Sunday, 15 July 2012 16:54

Pop and the Gothic

The annual PopCAANZ Conference in Melbourne was definitely one of June’s highlights. It was hosted at the spectacular Langham Hotel and, as always, it did not disappoint. The quality of the papers was exceptional and the atmosphere so friendly, that creative/critical juices could only flow.

But something was a little bit different about the conference this year…it had a distinct Gothic flair. Vampires, ghouls, werewolves and other spooky creatures were everywhere, claiming their rightful spot in popular culture scholarship. An extraordinary trip to the Victoria State Library to see the original death mask of infamous outlaw Ned Kelly cemented all out Gothic thoughts together. The support for GANZA was wide-spread and a lot of the delegates were very keen to be involved with our Association. Indeed, the Gothic influence was so strong , PopCAANZ President Vicki Karaminas announced that the Pop Culture Association will now have its own ‘Gothic Area’, dedicated to research and academic exchanges in our most beloved field. The chair for this area in charge of circulating news, CFP and maintaining links with Gothic Associations around the world…especially a certain one! is yours truly, who is very excited about the whole thing. So watch this space and don’t forget the annual PopCAANZ conference to be held in Brisbane in 2013…look for us in the Gothic crypt!

 

When Gothic researchers get together for an event, you can be sure of a few things: great talks, friendly atmosphere, and enticing scholarship.  The Studies in Gothic Fiction Conference delivered just that. San Diego proved a beautiful and exciting backdrop for the conference, as did the actual venue, the DoubleTree Hotel. The conference programme promised a thrilling collection of papers and a chance to discuss all things Gothic, and in that it certainly didn’t disappoint.

The conference was opened by a keynote address by Dr Katherine D. Harris (San Jose State University), who gave a talk on British Literary Annuals. The presentation was interesting and touched on several elements of Gothic scholarship within the digital humanities which I’m sure a lot of us were completely unaware of, but which totally captivated the audience’s attention. The keynote address definitely set the tone for the whole event, opening the way to the panels in the spirit of constructive discussion.

One of the best things about the conference was its eclectic mixture of participants, from research students and Gothic enthusiasts, to tenured professors and published authors. The mix proved incredibly productive in that it generated lots of dynamic conversations, bringing together a number of perspectives. The papers presented also mirrored the mixture of interests among the participants; the research varied from a focus on mid-Eighteenth century literature– with The Monk as a recurring presence – to work on contemporary horror cinema and Gothic art festivals. Vampires also made a few appearances here and there, which definitely made some of us very happy.

The conference was organised by Dr Colin Marlaire and Dr Franz Potter at National University (San Diego), to whom we all owe our gratitude for putting together such a successful event.
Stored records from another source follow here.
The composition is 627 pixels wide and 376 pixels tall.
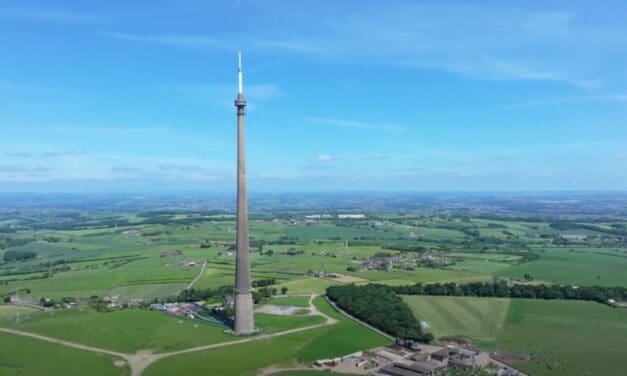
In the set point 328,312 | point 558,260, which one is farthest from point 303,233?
point 328,312

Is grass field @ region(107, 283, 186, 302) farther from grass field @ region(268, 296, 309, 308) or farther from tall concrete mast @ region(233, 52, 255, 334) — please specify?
tall concrete mast @ region(233, 52, 255, 334)

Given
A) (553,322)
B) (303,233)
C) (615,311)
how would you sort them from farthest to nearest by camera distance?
(303,233), (615,311), (553,322)

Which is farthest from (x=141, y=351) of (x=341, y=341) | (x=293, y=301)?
(x=293, y=301)

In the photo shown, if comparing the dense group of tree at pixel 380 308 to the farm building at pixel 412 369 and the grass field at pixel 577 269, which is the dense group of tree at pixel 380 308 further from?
the grass field at pixel 577 269

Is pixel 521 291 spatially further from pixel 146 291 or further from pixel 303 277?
pixel 146 291

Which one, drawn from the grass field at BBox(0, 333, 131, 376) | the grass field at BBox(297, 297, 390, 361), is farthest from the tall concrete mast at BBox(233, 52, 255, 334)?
the grass field at BBox(0, 333, 131, 376)

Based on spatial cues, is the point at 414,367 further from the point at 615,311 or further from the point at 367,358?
the point at 615,311

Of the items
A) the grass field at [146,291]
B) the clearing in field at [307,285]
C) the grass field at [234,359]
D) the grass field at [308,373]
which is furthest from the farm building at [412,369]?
the grass field at [146,291]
It was a great advert for the way in which Gothic scholarship in the US is developing and moving forward. There was a suggestion to make the Studies in Gothic Fiction conference a biennial event, which was met with extreme approval and support by all the participants. There was also a final promise for a vampire-themed conference to be held in Lafayette, Louisiana, courtesy of Dr Potter. We can all only hope that comes true.